In a sense, then, Gen. 1-11 demonstrated the furthest depths of God’s concern for the “marginalized” or “outsider.”  These chapters show that we as human beings are “outsiders” from the fellowship of God because of our own willful sin and violence.  We have “marginalized” ourselves by trading our status as the crown of God’s creation for the allure of knowledge and power that properly belong only to the God who made us.  We deserve exposure, but God provides covering skins; we deserve destruction, but God provides an ark; we deserve to be shattered and toppled but God scatters us into nations in which we can build functioning human societies.

Part B.  The Patriarchal Narratives

In the Patriarchal narratives (Gen. 11:27 –  50:26), some of the more poignant examples of God’s concern for the marginalized and outsider are in His provision for “secondary” characters within the narratives.  By convention we call these the “patriarchal” narratives, but they are also significantly “matriarchal” stories.

We feel sympathy for Abram that he is old and childless, particularly if we understand the extent to which his culture practiced primogeniture and connected an abundance of children with male success and status.  (Gen. 15:2.)  But Abram’s culture tended to “blame” the wife for infertility, and provided alternatives such as multiple marriages and concubinage with household servants.  Indeed, although Abram believed God would keep his promise to provide Abram with heirs (Gen. 15:6) – a moment celebrated in the New Testament as a paradigmatic act of justifying faith (Romans 4:3) – it seems that Abram did not trust God to provide an heir through his wife, Sarai, and so accepted the invitation to sleep with Sarai’s maid, Hagar.  (Gen. 16:1-4.)  This marginalized Sarai, who would become the barren, disfavored and shamed wife, except that God also remembered and honored her.  (Gen. 17:15.)  When God changed Abram and Sarai’s names to “Abraham” and “Sarah,” He showed His concern both for Sarah as a marginalized woman and for all of humanity, male and female.  As Eve was called the “mother of all the living” (Gen. 3:20), Sarah was named “the mother of nations.”  (Gen. 17:16.)  The woman who was barren was made the new Eve, and the womb that was empty became the ark that would carry the seed of “kings of peoples” who would be scattered throughout the earth to build a new peaceable kingdom.  (Gen. 17:16.)

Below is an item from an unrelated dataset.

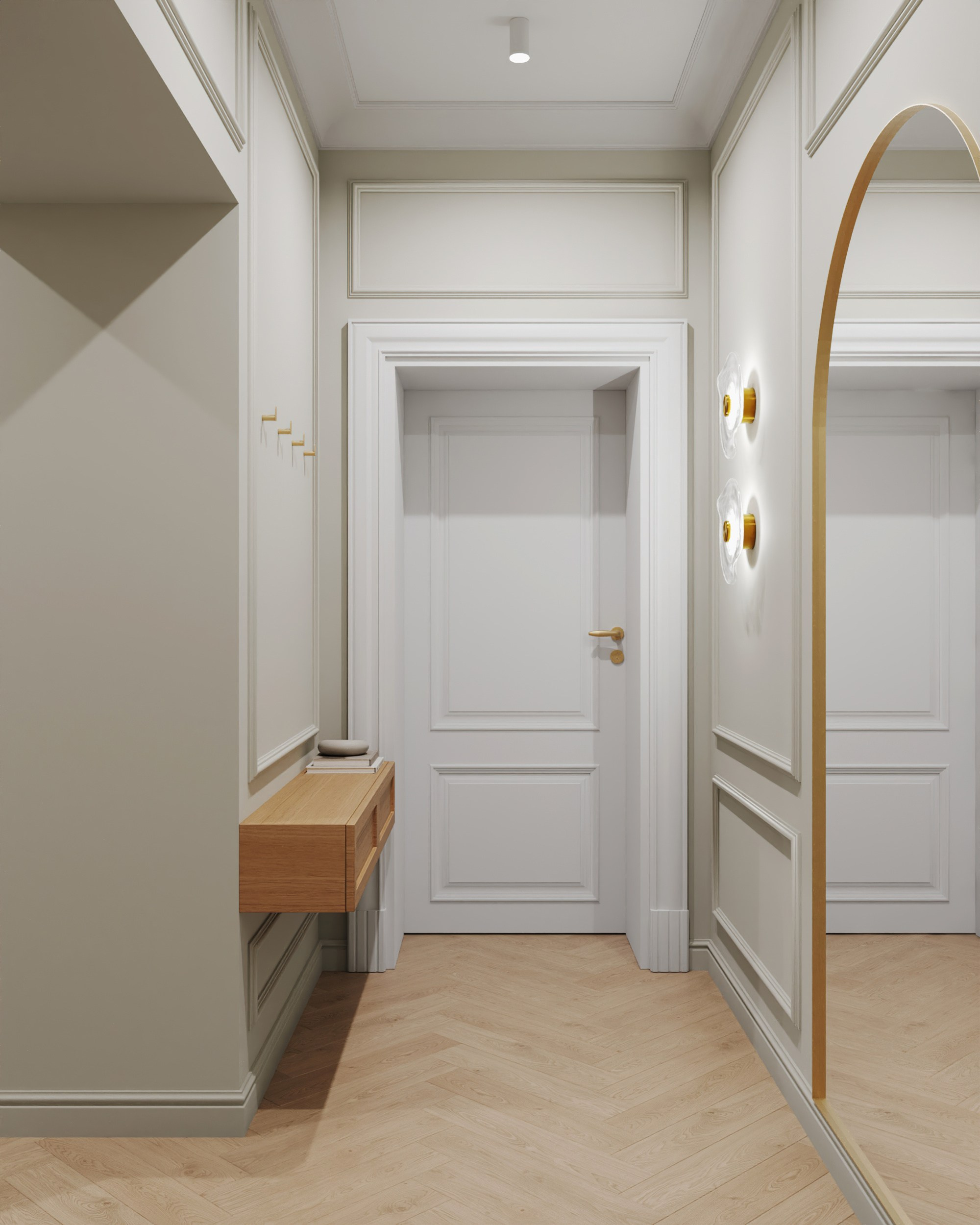 B25_2024_Дизайн: Svai.by. 3d визуализатор интерьера Анастасия Лосицкая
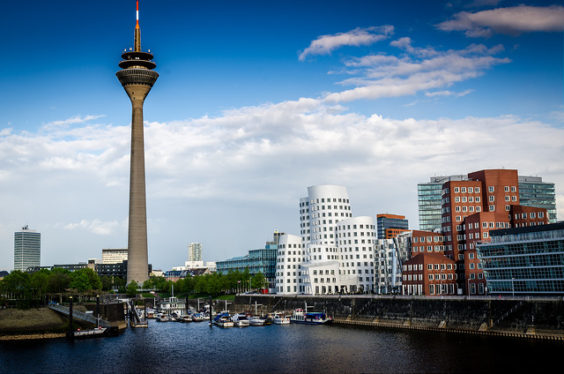 You are currently viewing Scandinavian Airlines: Los Angeles – Dusseldorf, Germany. $431 (Basic Economy) / $486 (Regular Economy). Roundtrip, including all Taxes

There are other instances in the “patriarchal” narratives in which God particularly remembered marginalized women:  the provision for Hagar and her son Ishmael (Gen. 21:17); the opening of Leah’s womb when Leah “was not loved” (Gen. 29:31, 30:17); the provision of children to Rachel, despite her scheming (Gen. 30:22); the rescue (though violent!) of Dinah (Gen. 34:1-37); and the provision of offspring (though through nasty deceit!) for Tamar when Onan would not fulfill his duty to his brother’s widow (Gen. 38:1-30).  Although some of these examples are “messy,” they illustrate that, even in a cultural setting dominated by powerful men, in narratives that emphasize the faith and failings of the Patriarchs Abraham, Isaac, Jacob, and Joseph, God remembers and honors women as well.